Recognizing the symptoms and knowing the risk factors of peripheral arterial disease (PAD) is important for diagnosis, timely treatment, and limb preservation. Peripheral artery disease is uncommon before the age of 50 and the incidence rises sharply with age thereafter. In the Limburg peripheral arterial occlusive disease study that based PAD on ABI, incidence was 1.7 per 1000 at the age of 40-55 years [14]. Since our patient is a relatively healthy 46 year-old male, with no medical comorbidities and no history of heavy smoking, it is unlikely that his symptoms were due to peripheral artery disease but rather due to cocaine-induced arterial thrombosis.

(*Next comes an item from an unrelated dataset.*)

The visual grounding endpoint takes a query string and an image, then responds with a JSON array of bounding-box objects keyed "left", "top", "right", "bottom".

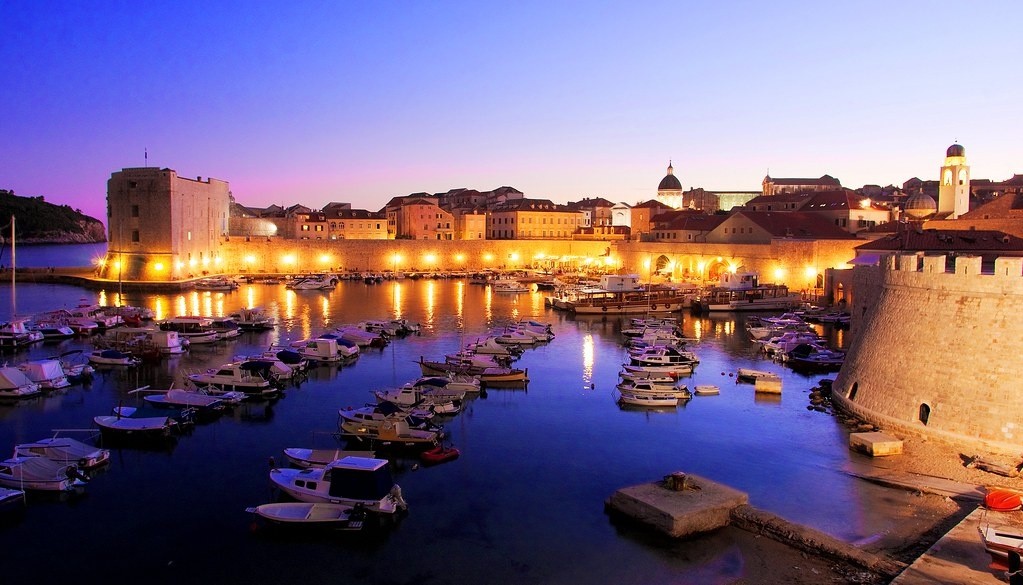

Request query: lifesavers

Once the diagnosis of cocaine-induced arterial thrombosis is made, intervention is needed to preserve and reestablish arterial circulation to the affected limb(s). Depending on the severity of symptoms and physical exam, different treatment strategies have been explored. In patients with no ischemic symptoms, systemic anticoagulation can be considered [15]. Intra-arterial nitroglycerine and iloprost may be tried if spasm is thought to be a significant factor [8]. On the contrary, patients with ischemic symptoms need urgent operative intervention. One case required open embolectomy after failed balloon angioplasty, although no clot was retrieved [8]. Treatment algorithms for cocaine induced chest pain recommend the use of bare metal stents where necessary [3]. In our case we took a minimally invasive approach, performing an angiogram with balloon mounted bare metal stenting of the right common iliac artery. The completion aortogram showed reperfusion without any further complications. The symptoms resolved, proving that urgent minimally invasive endovascular stenting is a viable option for treatment.

Conclusion

The effects of cocaine on the cardiac and cerebral systems has been widely recognized and studied, however there are few cases of peripheral vascular compromise from cocaine use, making it a difficult diagnosis. The prompt recognition and early surgical intervention resulted in resolution of the patient’s symptoms. Physicians should be aware of cocaine induced peripheral arterial disease as a potential diagnosis in the appropriate patient presentation.